**Problem description**
Reproduce verbatim the portion of the records that begins with the line containing "What would the" and ends with the line containing "the green tree at (x=740, y=235) <", with both of those lines included.

++++++++++++++++++++

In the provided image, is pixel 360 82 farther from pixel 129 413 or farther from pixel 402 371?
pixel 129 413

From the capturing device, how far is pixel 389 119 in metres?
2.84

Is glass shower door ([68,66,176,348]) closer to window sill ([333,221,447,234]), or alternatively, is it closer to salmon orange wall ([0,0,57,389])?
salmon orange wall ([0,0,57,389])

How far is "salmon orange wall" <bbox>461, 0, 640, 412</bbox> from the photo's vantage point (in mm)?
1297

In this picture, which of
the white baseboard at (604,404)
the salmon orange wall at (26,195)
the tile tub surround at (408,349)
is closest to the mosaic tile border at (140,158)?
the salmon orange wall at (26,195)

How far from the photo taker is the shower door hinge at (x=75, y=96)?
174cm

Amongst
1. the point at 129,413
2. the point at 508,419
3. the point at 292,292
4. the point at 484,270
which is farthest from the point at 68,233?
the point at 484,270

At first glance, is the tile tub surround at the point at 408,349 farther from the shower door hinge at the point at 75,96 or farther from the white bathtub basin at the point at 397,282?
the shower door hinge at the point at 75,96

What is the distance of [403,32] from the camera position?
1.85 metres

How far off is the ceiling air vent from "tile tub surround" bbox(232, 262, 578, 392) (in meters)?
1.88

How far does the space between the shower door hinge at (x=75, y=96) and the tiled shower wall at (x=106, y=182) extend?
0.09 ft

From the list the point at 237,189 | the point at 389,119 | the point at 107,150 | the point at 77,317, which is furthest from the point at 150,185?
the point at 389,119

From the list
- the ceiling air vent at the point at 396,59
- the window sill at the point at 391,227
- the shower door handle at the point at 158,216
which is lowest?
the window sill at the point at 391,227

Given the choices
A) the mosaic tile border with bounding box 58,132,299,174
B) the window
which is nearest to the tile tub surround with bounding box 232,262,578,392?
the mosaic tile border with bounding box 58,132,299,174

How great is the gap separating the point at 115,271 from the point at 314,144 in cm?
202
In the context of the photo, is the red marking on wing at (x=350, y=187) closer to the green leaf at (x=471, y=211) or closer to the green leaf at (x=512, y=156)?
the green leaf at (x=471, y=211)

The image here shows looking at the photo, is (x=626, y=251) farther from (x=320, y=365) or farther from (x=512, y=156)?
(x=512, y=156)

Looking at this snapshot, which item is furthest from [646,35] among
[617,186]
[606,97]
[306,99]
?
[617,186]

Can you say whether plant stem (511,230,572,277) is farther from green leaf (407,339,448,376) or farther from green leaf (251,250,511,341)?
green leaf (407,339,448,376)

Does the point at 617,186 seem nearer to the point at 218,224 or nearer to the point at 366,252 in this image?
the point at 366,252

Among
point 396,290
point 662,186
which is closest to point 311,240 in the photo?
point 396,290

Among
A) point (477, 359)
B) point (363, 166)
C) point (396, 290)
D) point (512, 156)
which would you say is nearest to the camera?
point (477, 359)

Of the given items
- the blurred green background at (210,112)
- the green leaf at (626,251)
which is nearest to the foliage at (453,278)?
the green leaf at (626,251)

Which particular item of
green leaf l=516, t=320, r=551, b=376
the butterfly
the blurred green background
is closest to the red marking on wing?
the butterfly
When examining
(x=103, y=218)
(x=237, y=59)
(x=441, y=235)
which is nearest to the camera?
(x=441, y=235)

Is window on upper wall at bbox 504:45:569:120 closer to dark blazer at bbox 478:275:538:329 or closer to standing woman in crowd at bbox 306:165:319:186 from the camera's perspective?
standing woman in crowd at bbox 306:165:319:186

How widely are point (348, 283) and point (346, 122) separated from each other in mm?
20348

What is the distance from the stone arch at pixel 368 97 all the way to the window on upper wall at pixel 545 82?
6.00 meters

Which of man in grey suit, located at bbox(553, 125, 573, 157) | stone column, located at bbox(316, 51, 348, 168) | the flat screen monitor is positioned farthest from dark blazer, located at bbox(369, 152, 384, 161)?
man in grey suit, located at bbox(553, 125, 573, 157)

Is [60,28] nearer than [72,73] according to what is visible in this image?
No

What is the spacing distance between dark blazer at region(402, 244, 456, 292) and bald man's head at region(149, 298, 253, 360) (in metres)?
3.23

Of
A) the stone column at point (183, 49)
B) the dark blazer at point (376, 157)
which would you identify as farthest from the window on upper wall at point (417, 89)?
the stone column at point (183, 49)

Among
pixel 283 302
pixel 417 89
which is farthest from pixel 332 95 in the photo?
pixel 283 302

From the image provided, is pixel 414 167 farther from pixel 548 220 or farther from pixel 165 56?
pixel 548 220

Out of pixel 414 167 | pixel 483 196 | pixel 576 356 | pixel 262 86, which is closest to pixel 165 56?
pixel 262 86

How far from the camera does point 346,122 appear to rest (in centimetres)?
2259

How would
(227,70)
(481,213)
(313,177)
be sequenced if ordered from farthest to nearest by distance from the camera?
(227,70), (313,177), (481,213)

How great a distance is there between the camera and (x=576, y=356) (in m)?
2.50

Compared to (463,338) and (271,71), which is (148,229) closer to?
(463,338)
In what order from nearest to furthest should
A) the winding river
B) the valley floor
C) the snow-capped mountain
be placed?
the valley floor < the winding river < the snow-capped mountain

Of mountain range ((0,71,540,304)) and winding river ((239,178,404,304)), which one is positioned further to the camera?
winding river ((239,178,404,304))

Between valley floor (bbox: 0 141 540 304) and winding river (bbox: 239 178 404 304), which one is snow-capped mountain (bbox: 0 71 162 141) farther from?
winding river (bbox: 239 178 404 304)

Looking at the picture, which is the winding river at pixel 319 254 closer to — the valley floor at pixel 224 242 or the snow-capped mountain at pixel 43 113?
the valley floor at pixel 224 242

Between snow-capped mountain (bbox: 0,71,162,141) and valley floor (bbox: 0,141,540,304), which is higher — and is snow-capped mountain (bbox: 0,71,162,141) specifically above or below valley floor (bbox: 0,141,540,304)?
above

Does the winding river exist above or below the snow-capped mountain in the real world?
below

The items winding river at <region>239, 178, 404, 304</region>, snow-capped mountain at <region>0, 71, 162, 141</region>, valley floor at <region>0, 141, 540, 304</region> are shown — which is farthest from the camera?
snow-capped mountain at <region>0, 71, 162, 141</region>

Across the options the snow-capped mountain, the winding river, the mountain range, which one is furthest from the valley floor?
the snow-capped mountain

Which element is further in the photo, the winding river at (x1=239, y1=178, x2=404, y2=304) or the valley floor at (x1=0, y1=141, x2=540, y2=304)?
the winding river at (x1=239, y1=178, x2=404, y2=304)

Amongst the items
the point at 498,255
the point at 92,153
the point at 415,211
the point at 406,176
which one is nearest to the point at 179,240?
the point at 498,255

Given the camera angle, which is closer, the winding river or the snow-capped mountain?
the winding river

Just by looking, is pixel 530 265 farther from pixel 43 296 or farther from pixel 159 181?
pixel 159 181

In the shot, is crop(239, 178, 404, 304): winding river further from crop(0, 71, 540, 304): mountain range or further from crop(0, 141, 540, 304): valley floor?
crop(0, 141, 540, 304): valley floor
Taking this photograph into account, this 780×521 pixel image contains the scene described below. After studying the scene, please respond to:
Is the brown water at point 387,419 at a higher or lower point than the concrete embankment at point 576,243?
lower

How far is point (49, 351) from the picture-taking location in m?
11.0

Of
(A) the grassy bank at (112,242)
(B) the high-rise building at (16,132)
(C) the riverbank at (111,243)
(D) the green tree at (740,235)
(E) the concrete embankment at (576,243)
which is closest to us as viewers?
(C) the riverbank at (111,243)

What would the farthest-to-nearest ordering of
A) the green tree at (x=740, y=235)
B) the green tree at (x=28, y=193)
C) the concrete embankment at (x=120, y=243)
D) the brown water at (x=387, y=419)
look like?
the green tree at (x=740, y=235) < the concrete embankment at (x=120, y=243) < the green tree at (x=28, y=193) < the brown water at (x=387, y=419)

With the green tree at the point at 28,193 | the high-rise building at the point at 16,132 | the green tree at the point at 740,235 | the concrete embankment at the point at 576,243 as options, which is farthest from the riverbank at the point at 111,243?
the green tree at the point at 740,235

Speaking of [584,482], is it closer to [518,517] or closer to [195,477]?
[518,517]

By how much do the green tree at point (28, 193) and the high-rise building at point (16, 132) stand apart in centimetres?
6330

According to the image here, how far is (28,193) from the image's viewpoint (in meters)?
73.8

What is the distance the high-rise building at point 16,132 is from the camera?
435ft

++++++++++++++++++++

**Output for this exercise**
What would the farthest-to-nearest ordering of
A) the green tree at (x=740, y=235)
B) the green tree at (x=28, y=193)
C) the concrete embankment at (x=120, y=243)
D) the brown water at (x=387, y=419)
look like?
the green tree at (x=740, y=235) < the concrete embankment at (x=120, y=243) < the green tree at (x=28, y=193) < the brown water at (x=387, y=419)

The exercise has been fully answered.